Personal details
- Born: Zanne Stapelberg 12 August 1977 Bellville, Western Cape, South Africa
- Spouse: Johannes Frederick de Lange
- Alma mater: Durbanville High School, Stellenbosch University
- Known for: Opera singer

= Zanne Stapelberg =

South African musician

Zanne Stapelberg (12 August 1977) is a South African musician.

==Biography==
Zanne Stapelberg was born in Bellville, in 1977, and grew up in the town of Durbanville. She matriculated on Durbanville High School.

===Education===
Stapelberg began her operatic training at the Conservatoire of Stellenbosch University (with Magdalena Oosthuizen) and graduated in 1998 with a degree in Music and English Literature. The university also awarded her with various academic achievement and singing bursaries. In 1999 she obtained her Higher Licentiate in Musical Performance Cum Laude.

===Professional life===
In 2000, Stapelberg became a member of the Cape Town Opera Studio. In 2001 she received the Best Young Opera Singer Award from the Cape Town Friends of the Opera.

Operatic roles include Angelica in Suor Angelica, Mimì in Puccini's La bohème, Nella in Gianni Schicchi, Ilia in Mozart's, Idomeneo, Marguerite in Gounod's, Faust, Handel's Alcina, and Pamina in Mozart's Die Zauberflöte.

Her oratorio repertoire includes Handel's Messiah, Vivaldi's Gloria, Haydn's Die Schöpfung, Mozart's Dixit Dominus and Requiem, Brahms' Ein Deutsches Requiem, Dvořák's Requiem, Carla in William Kentridge's Confessions of Zeno, composed by Kevin Volans, as well as the Aqua Opera at the Victoria & Alfred Waterfront in 2003 and 2004.

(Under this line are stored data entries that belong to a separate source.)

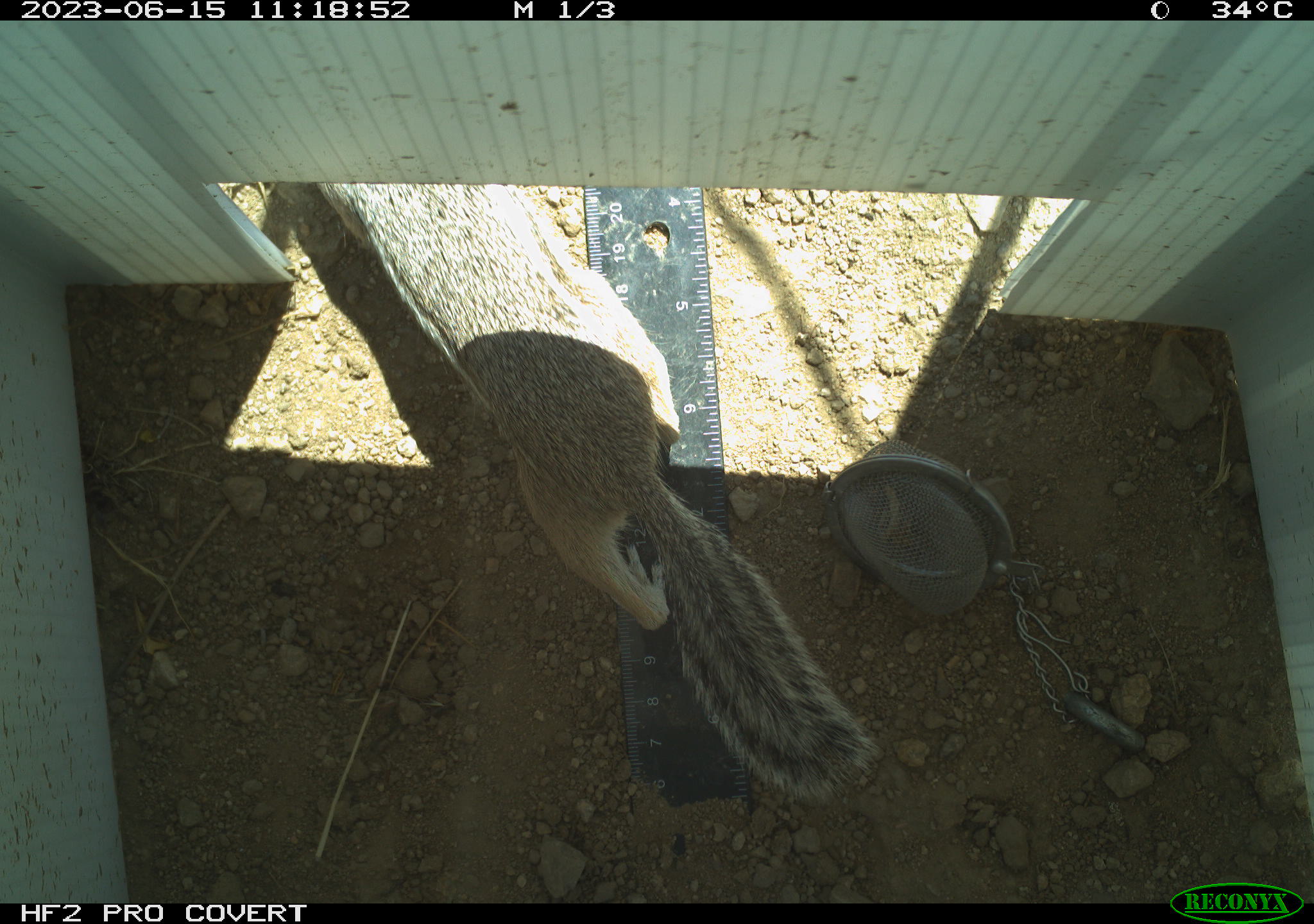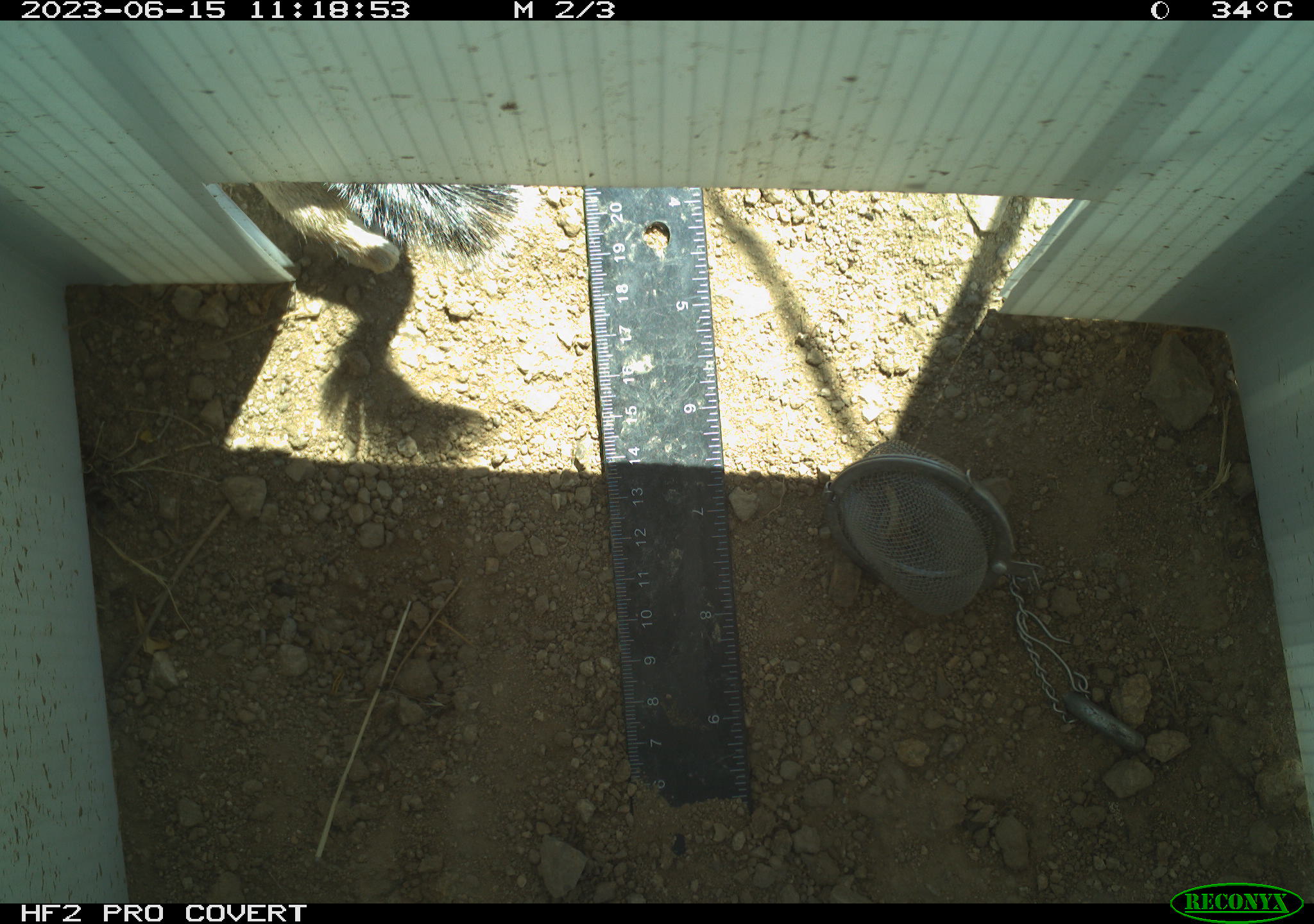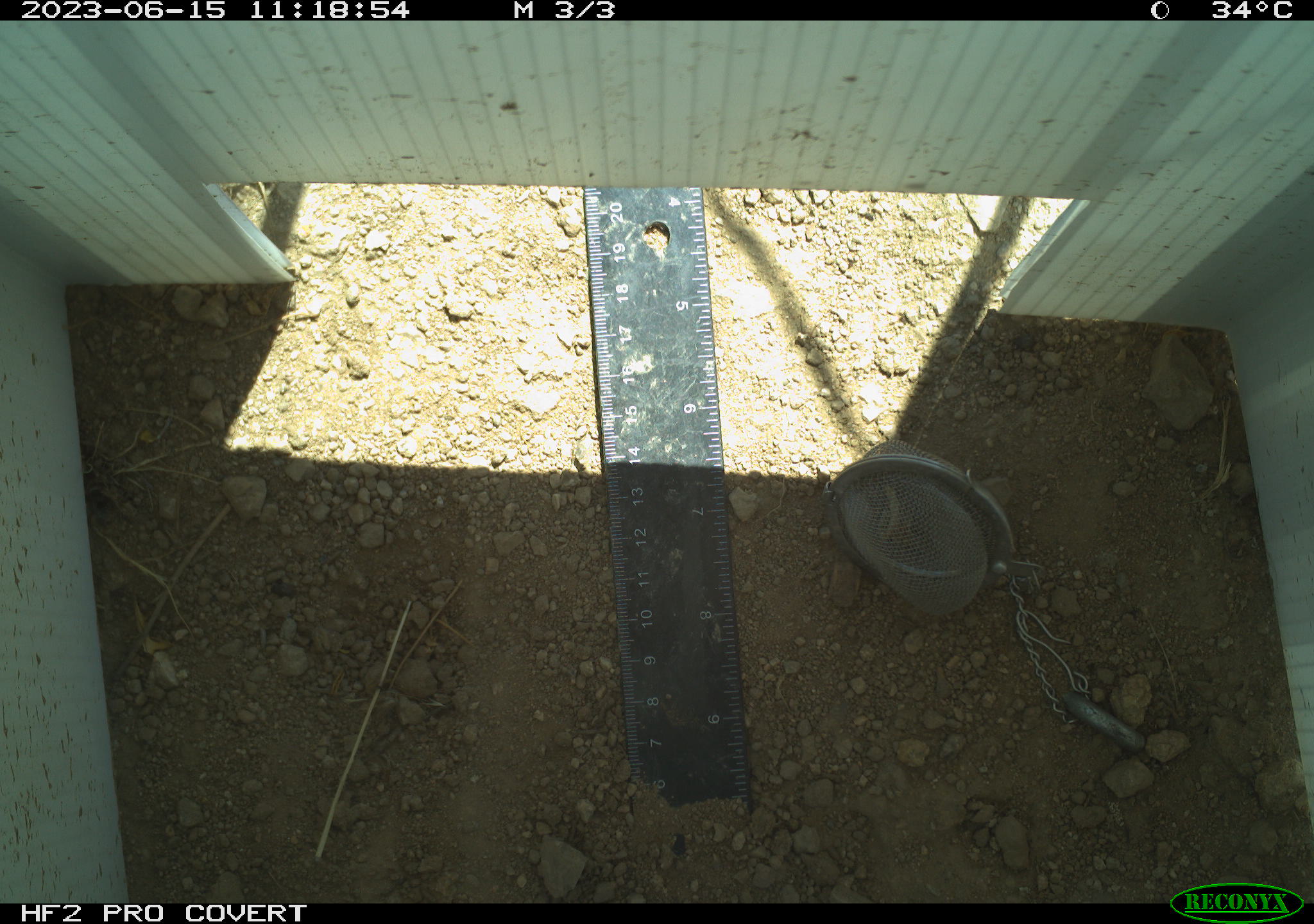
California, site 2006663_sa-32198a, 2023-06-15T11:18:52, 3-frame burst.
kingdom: Animalia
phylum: Chordata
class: Mammalia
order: Rodentia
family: Sciuridae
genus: Ammospermophilus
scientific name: Ammospermophilus leucurus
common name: white-tailed antelope squirrel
White-tailed antelope squirrel (Ammospermophilus leucurus).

Other stage performances include Marthinus Basson's staging of Stravinsky's Pulcinella.

Stapelberg has collaborated with South African composer Hendrik Hofmeyr, on his Byzantium for soprano and orchestra, The Death of Cleopatra and various of his song cycles. One of them, Die Stil Avontuur, comprising settings of works by South African poet, Elisabeth Eybers, was composed specifically for Stapelberg's voice.

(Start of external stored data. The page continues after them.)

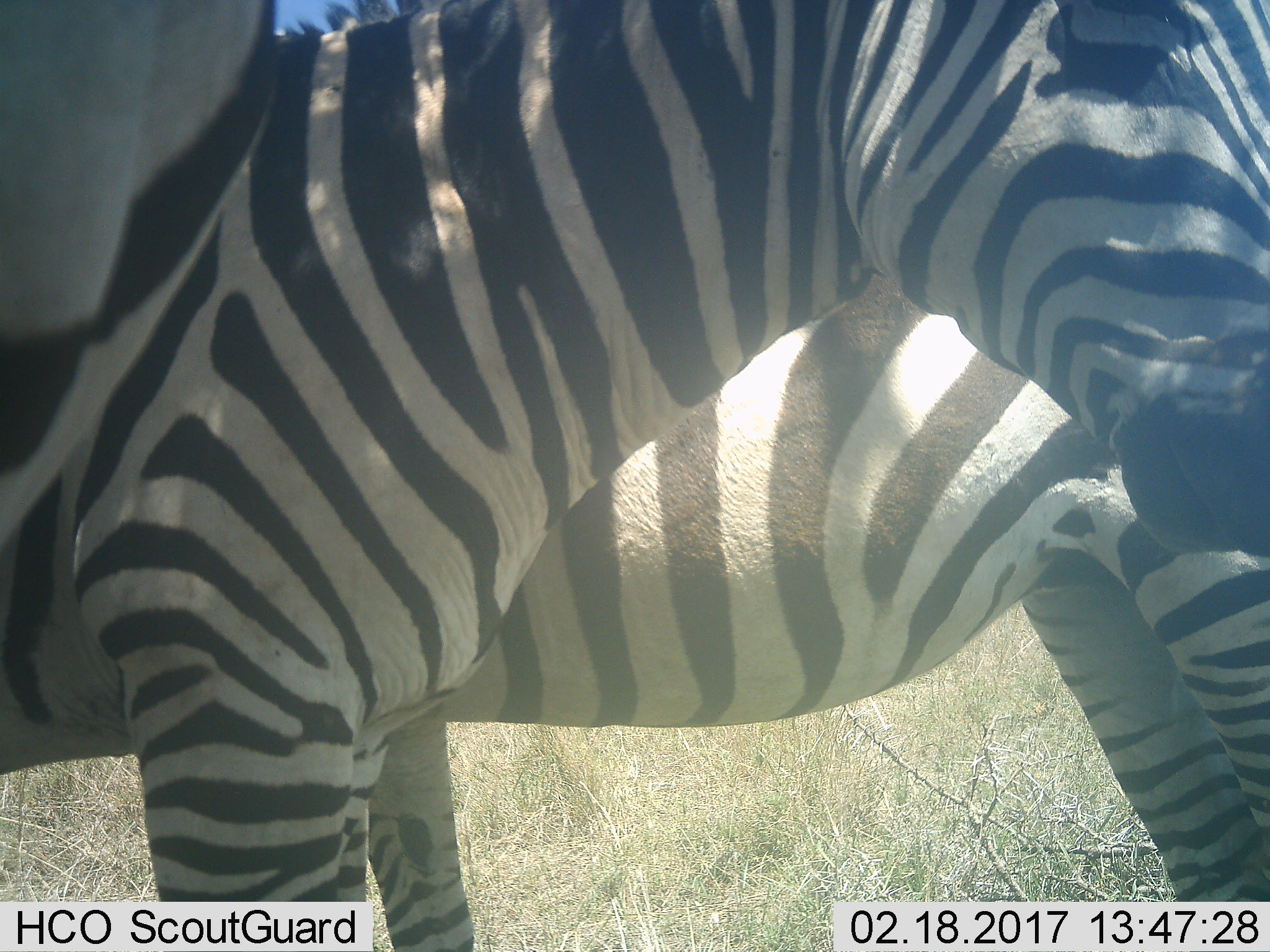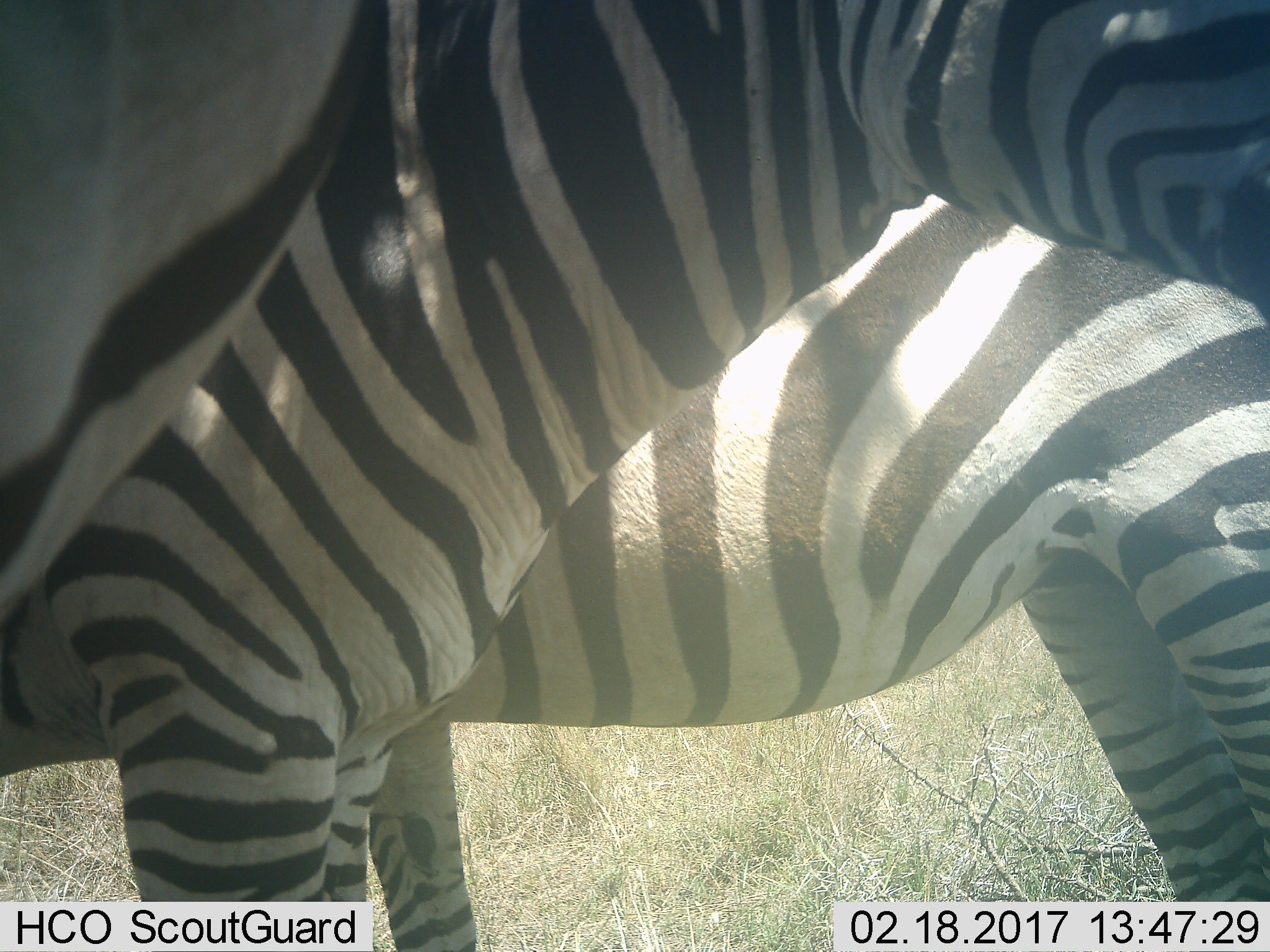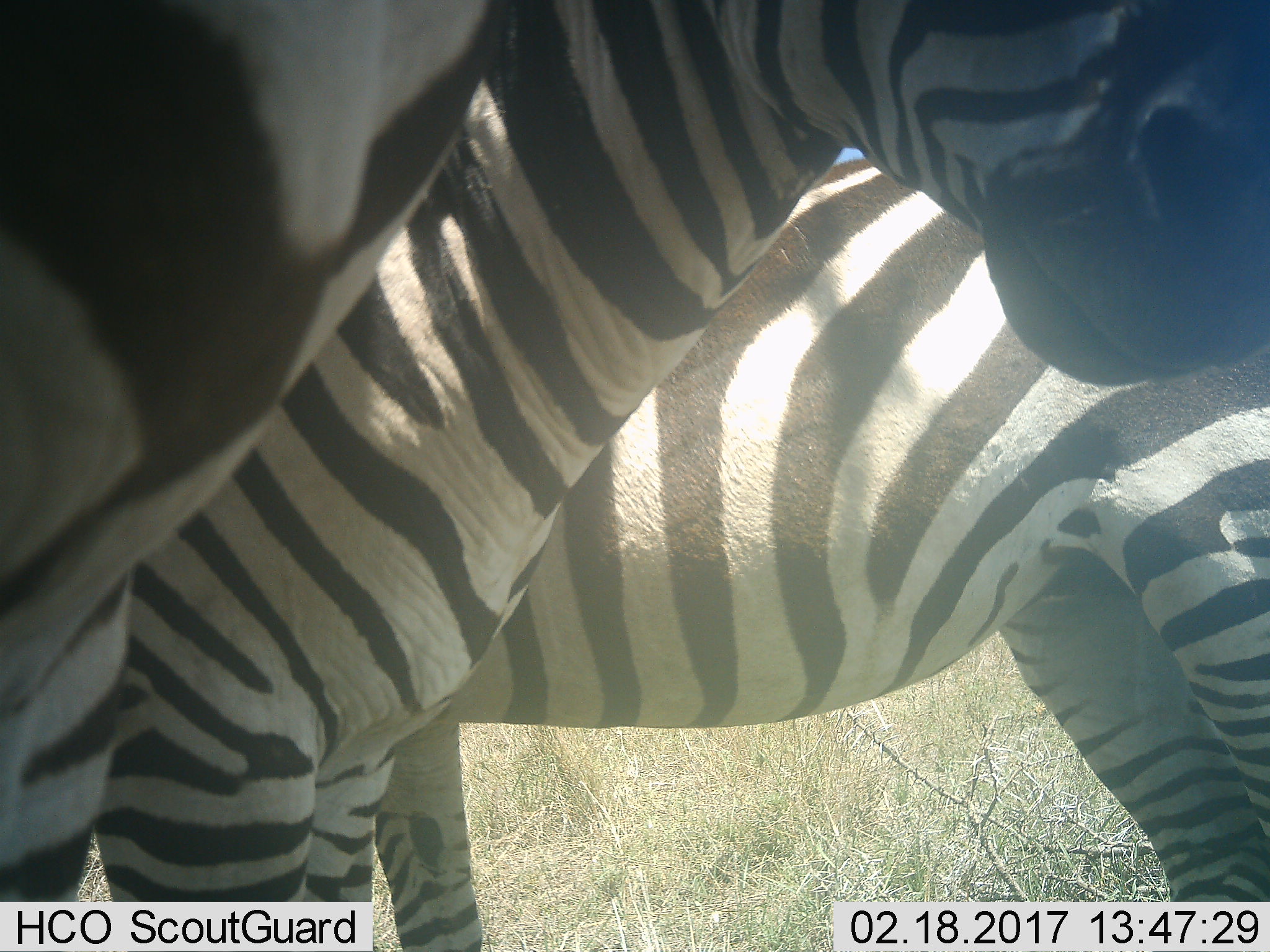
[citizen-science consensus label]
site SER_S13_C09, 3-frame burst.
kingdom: Animalia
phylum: Chordata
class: Mammalia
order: Perissodactyla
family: Equidae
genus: Equus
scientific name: Equus quagga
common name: plains zebra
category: zebraplains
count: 3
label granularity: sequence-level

She received the Kanna Award for Best Classical Production in 2014 at the Klein Karoo National Arts Festival, together with the Odeion String Quartet.

Apart from her operatic and concert performances, Stapelberg is also involved in various creative stage projects with her company Long Tall Women Productions; in 2006 she launched her opera-cabaret, Zanne.